Now, I am usually happy to hear what Bill Bryson thinks of the place (especially when Kerry Shale reads it - if I were a rich man I would pay Kerry Shale to come round to my house and read books to me) but this time there was something that stuck in my craw. Bryson was telling us never to talk to people on trains. People on trains are boring, he said. They talk about trains. And engines. There was, for example, this man who had approached him on a British train while he was reading a Paul Theroux book and had proceeded to lambast Theroux's lack of interest in railway engines. "How can you travel from Lahore to Islamabad by train without mentioning the engine's number?!" the man had cried. All people on trains are like this, said Bryson. Avoid them

This was so patently untrue that I stirred in my jet-lagged sleep and cried out in protest, which was just as well, as when I awoke I turned out to be driving home down the M4. But recently I have met the most interesting people imaginable on trains, all very forthcoming, often funny and invariably quirky, and I do not regret having talked to any of them. Not on American trains, of course. They hardly have any trains left in America. In America you either fly at great expense and inconvenience, or you are forced to go by bus.

My wife and I were recently forced to go by bus on the simple three-hour journey from Burlington, Vermont (a most underrated little town), to Montreal (which I suspect may be overrated, but we weren't there long) because there was no other way of making the journey. There was no air link. The Amtrak train link had been withdrawn. You can't hire a car in the USA and leave it in Canada. So it had to be the dear old Greyhound bus.

▶ DATA BELOW:

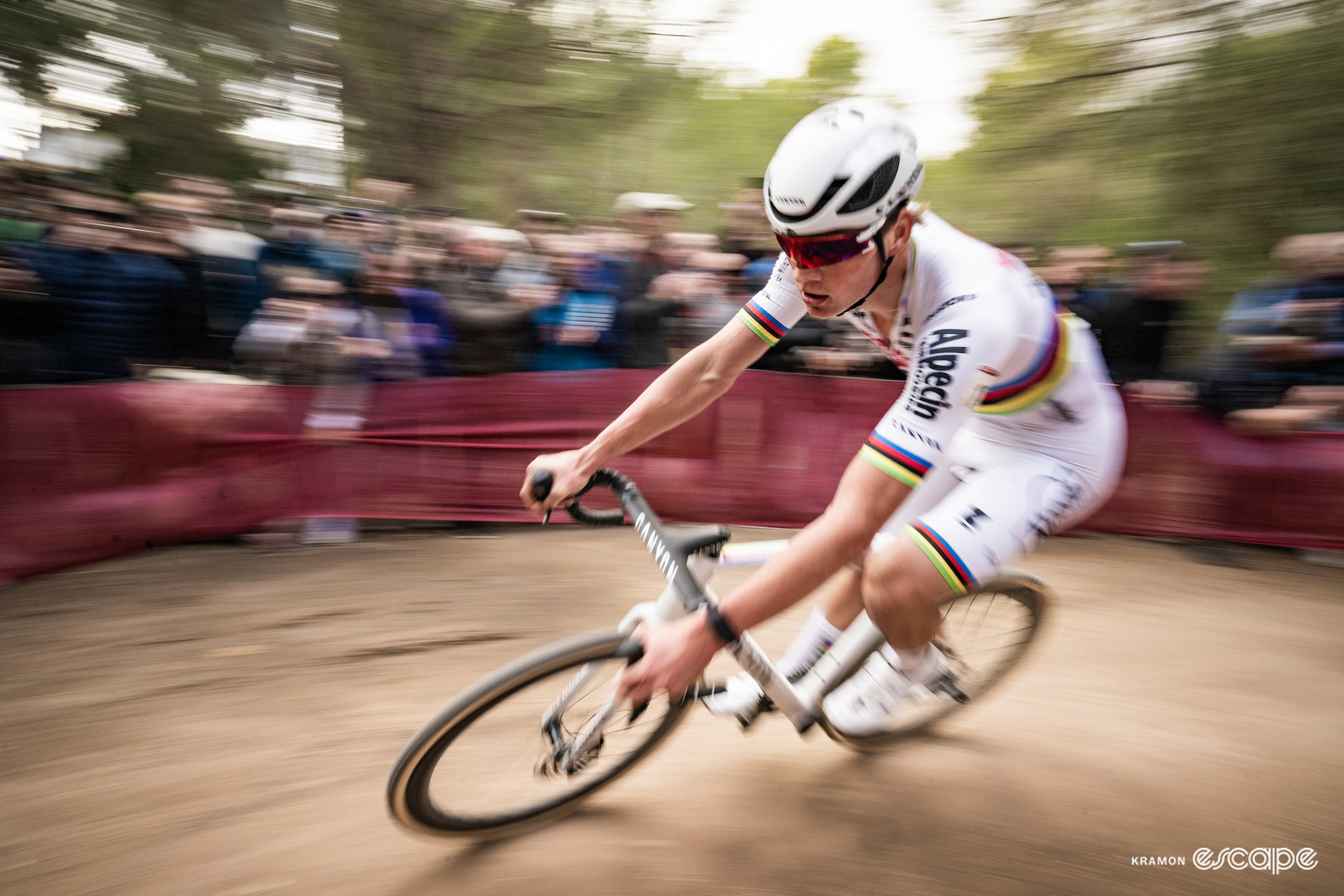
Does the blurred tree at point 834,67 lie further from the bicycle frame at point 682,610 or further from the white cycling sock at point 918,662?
the bicycle frame at point 682,610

▶ EXERCISE DIRECTIONS: In the passage about talking to people on trains, whose book was Bryson reading when a man approached him on a British train?

▶ RESPONSE TO THIS TASK: He was reading a book by Paul Theroux.